Und da kann eine besondere Zusammenstellung der Werke durchaus Wunder bewirken. Sei es, dass man die Werke von Bach und seiner Söhne gegenüber stellt, oder auch das letzte Klavierkonzert von Mozart gegenüber dem ersten von Beethoven.
Mir macht es grossen Spass, besondere Inhalte zu konzipieren und merke auch, dass das Publikum dieses dankbar aufnimmt.
Und was meine persönliche Zeiteinteilung betrifft, nehme ich mir auf jeden Fall immer genug Zeit für Freunde und gewisse Hobbys, vor allem aber für die Familie.
Sie setzen sich dafür ein, klassische Musik einem breiten Publikum zugänglich zu machen. Wieviel Zukunft geben Sie diesem Musikstil, sagen wir mal, in den nächsten 100 Jahren?
Auch in 100 Jahren werden die Menschen noch voller Faszination, Rührung und Begeisterung der klassichen Musik zuhören – da bin ich mir sicher.
Einen Bach hören wir jetzt seit fast 350 Jahren, einen Beethoven seit 250 Jahren. Das zeigt, wie unsterblich diese grossartige Musik ist. Und wenn wir uns weiterhin dafür einsetzen, einem jungen Menschen, bzw. einem Kind, den Zugang zur Klassik zu ermöglichen, damit es selber später entscheiden kann, diese Musik hören zu wollen oder nicht, wird uns die Klassik auch weiterhin überleben, wenn auch vielleicht in einer völlig anderen Aufführungsform – da bin ich mir sicher.
Wie erleben Sie die aktuelle Zeit rund um die Pandemie?
Diese Zeit ist eine grosse Herausforderung für uns alle. Nicht nur in meiner Branche, also der Branche der Veranstaltungen jeglicher Art, nein, es betrifft jeden Menschen, vor allem auch durch eine sehr hohe psychische Belastung, der wir alle durch die grosse Unsicherheit was die Zukunft bringen wird, ausgesetzt sind.
Ich blicke zwar nach vorne, trotzdem sind die letzten 6 Monate nicht spurlos an mir vorbeigegangen, und vor allem mache ich mir grosse Sorgen um unsere ganze Klassik-Branche, denn solange wir keine unbeschwerten Konzerte spielen können, erreichen uns täglich neue Meldungen von Insolvenzen im Bereich der Veranstalter, Agenturen oder Künstlern.
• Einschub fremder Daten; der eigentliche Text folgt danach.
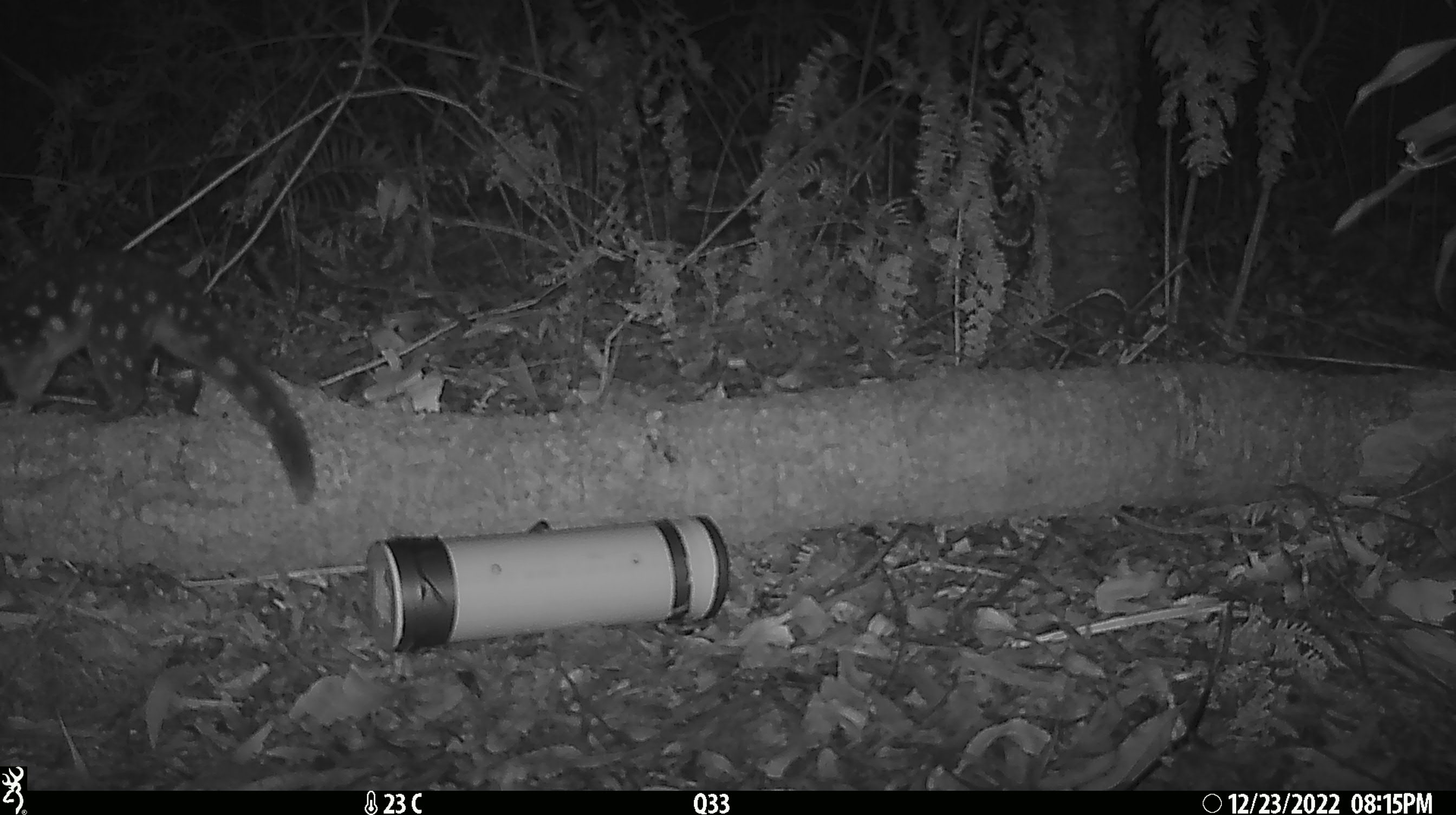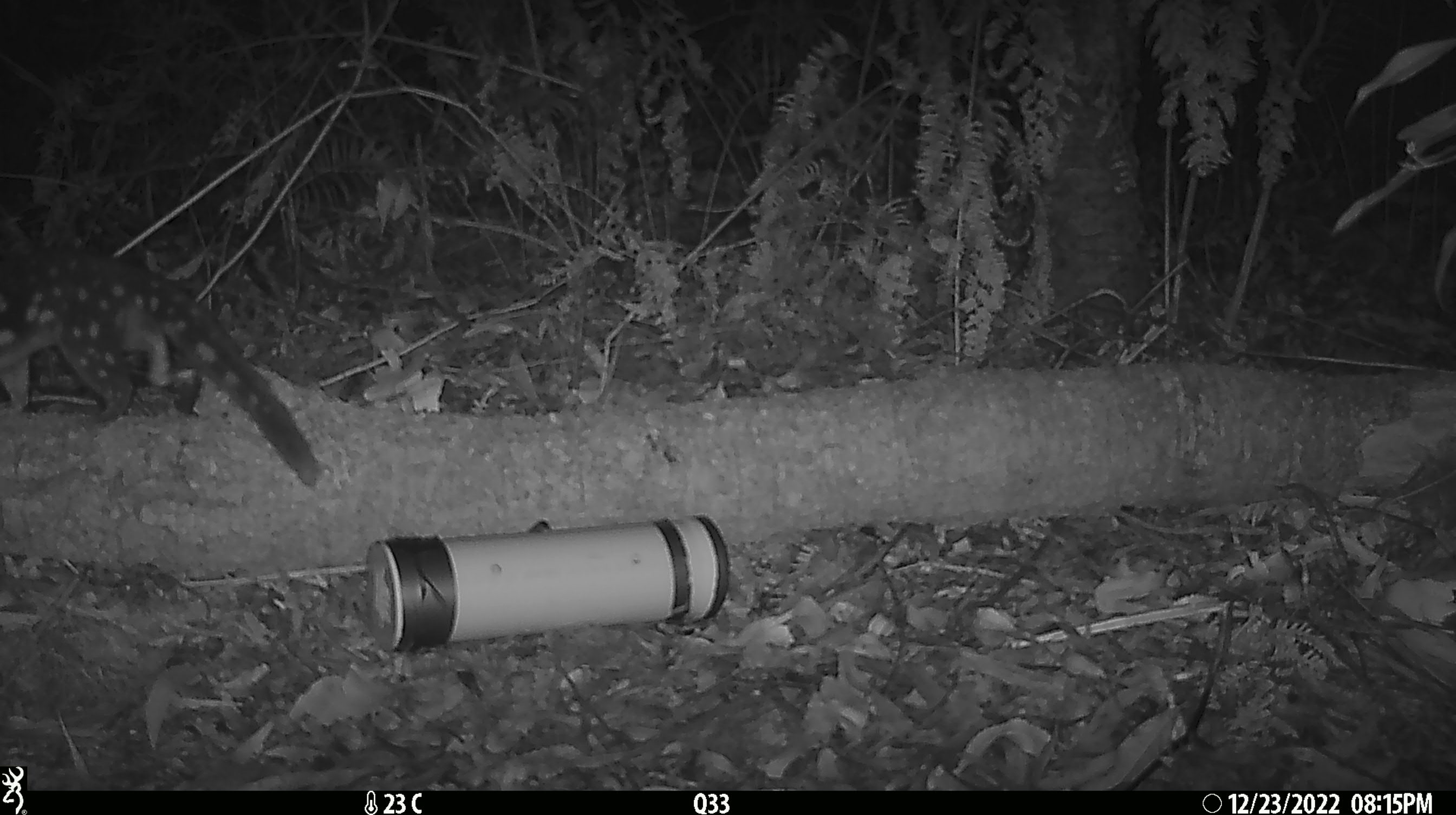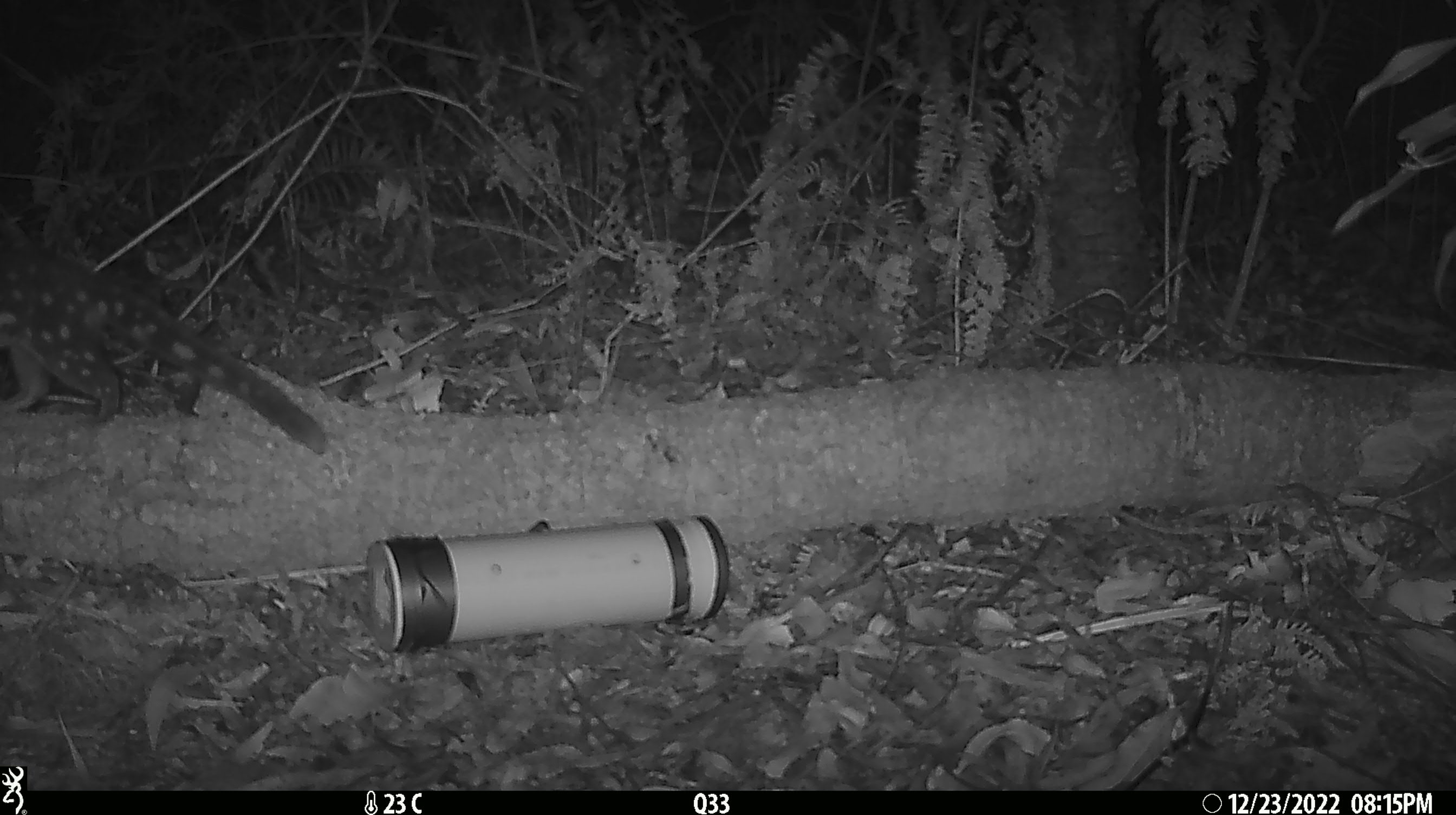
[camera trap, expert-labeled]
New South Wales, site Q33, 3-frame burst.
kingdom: Animalia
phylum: Chordata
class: Mammalia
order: Dasyuromorphia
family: Dasyuridae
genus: Dasyurus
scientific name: Dasyurus maculatus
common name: spotted-tailed quoll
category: quoll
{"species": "quoll (spotted-tailed quoll) (Dasyurus maculatus)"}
Daher hoffe ich, dass dann eben doch möglichst bald ein Impfstoff voliegt, denn wir sehen ganz klar, dass die Menschen verunsichert und vielleicht sogar ängstlich sind, jetzt ins Konzert zu gehen, obwohl ja das Angebot, wenn auch eingeschränkt, wieder vorhanden ist.
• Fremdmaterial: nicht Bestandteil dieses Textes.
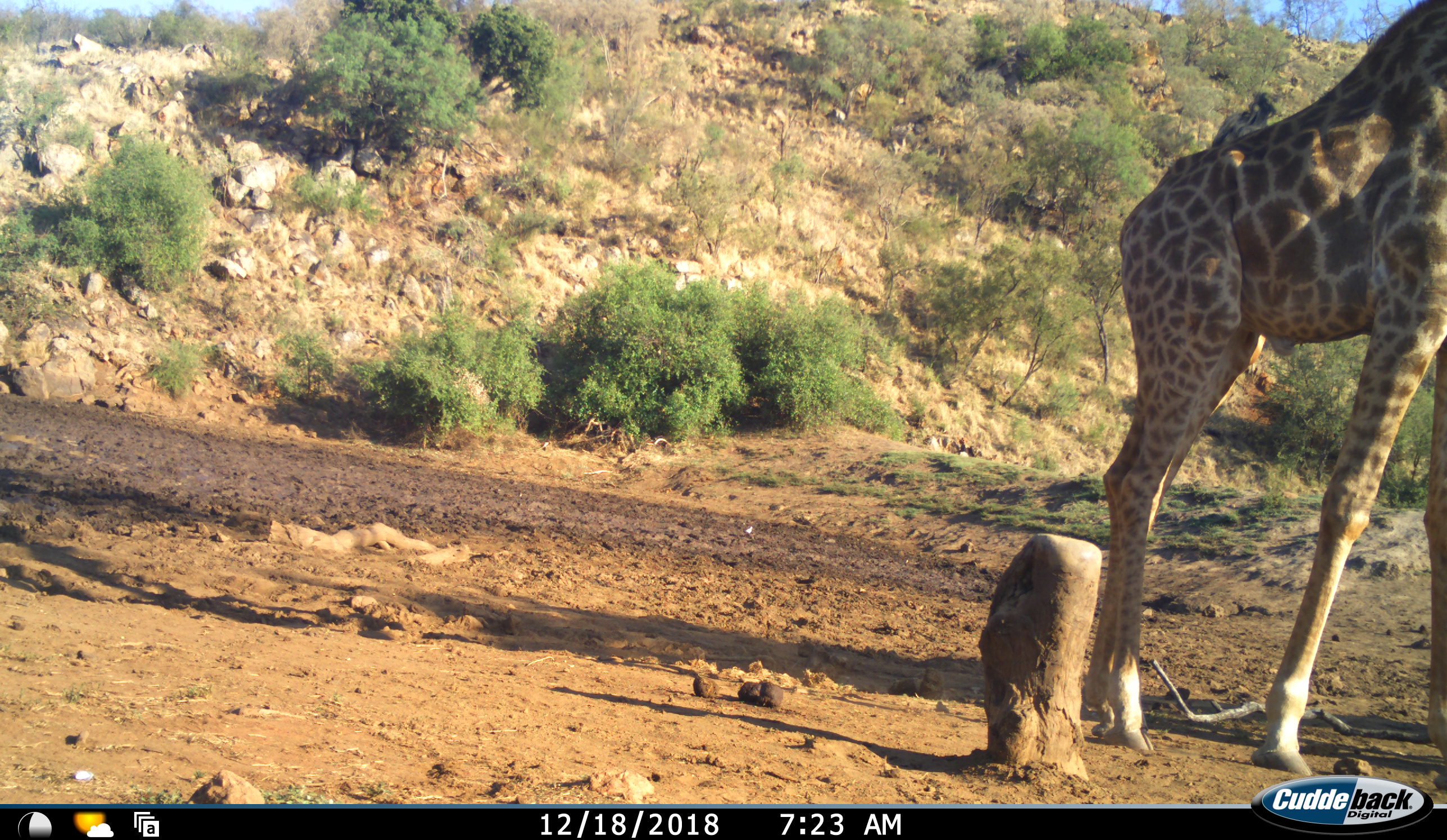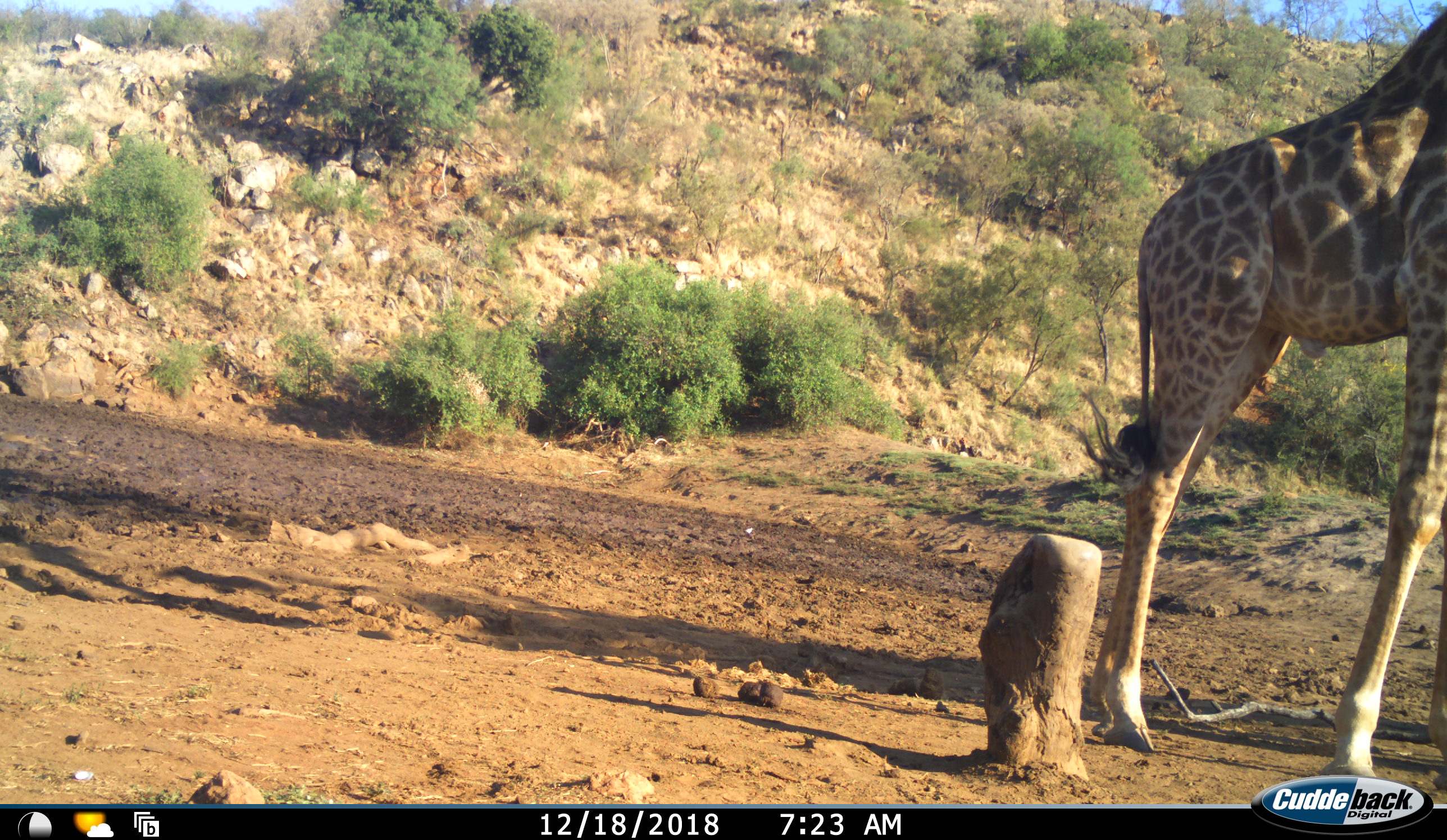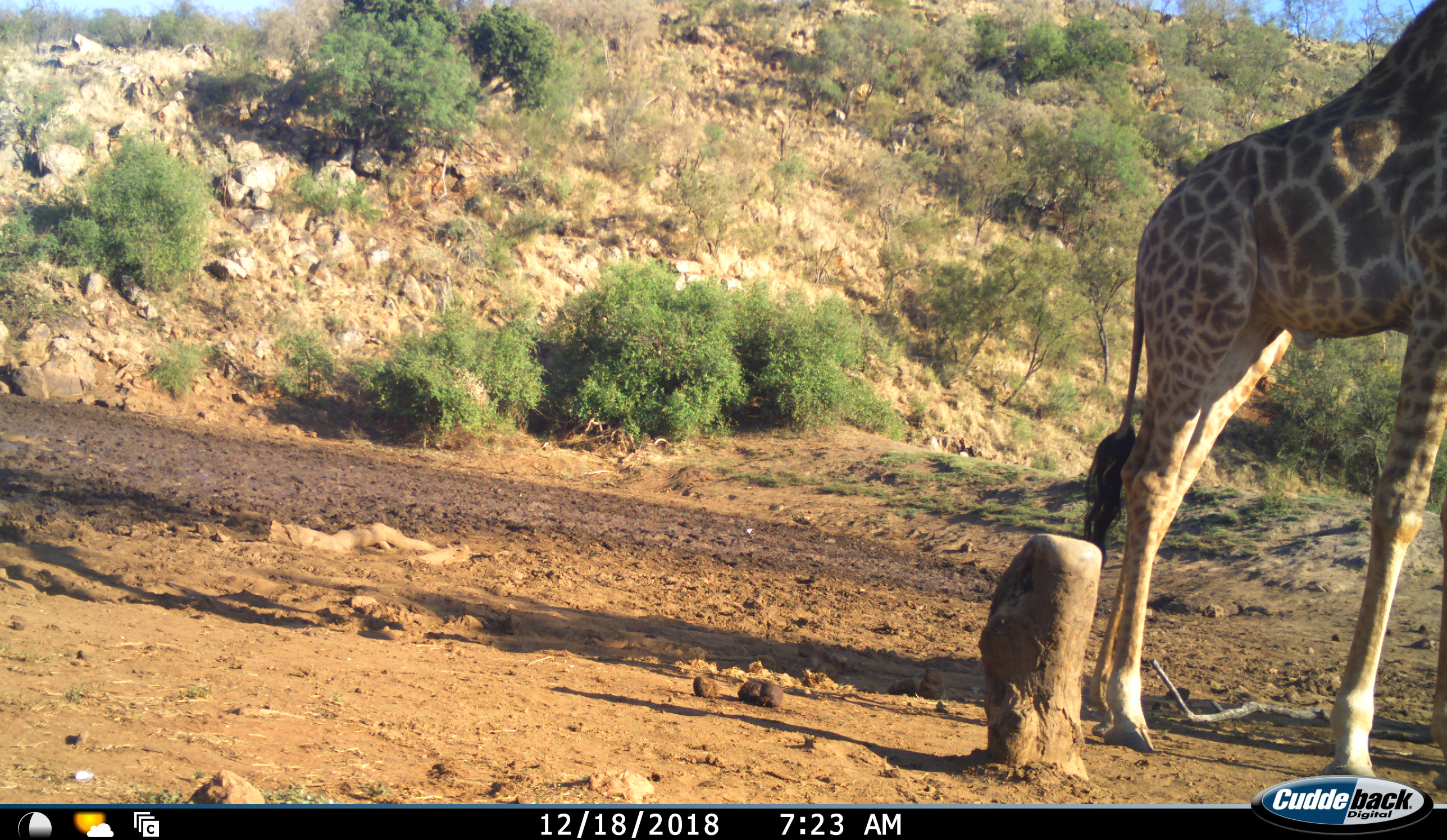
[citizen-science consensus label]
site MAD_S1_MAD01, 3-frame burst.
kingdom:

Was sind Ihre Zukunftspläne?
Momentan fahre ich „auf Sicht“, wie so viele in unserer Branche. Das heisst, dass alle geplanten Konzerte im Herbst und Winter, sofern sie denn noch nicht abgesagt wurden, von Woche zu Woche beobachtet werden, in der Hoffnung, dass sie stattfinden können.
Die langfristigen Planungen laufen natürlich auch, aber man merkt schon, dass die Veranstalter momentan noch zu sehr mit der aktuellen Situation zu tun haben, sodass viel Geduld gefragt ist.
Ansonsten plane ich bereits mein nächstes CD-Projekt, welches 2021 erscheinen soll. Auch da darf man sich auf ein ganz besonderes Repertoire freuen.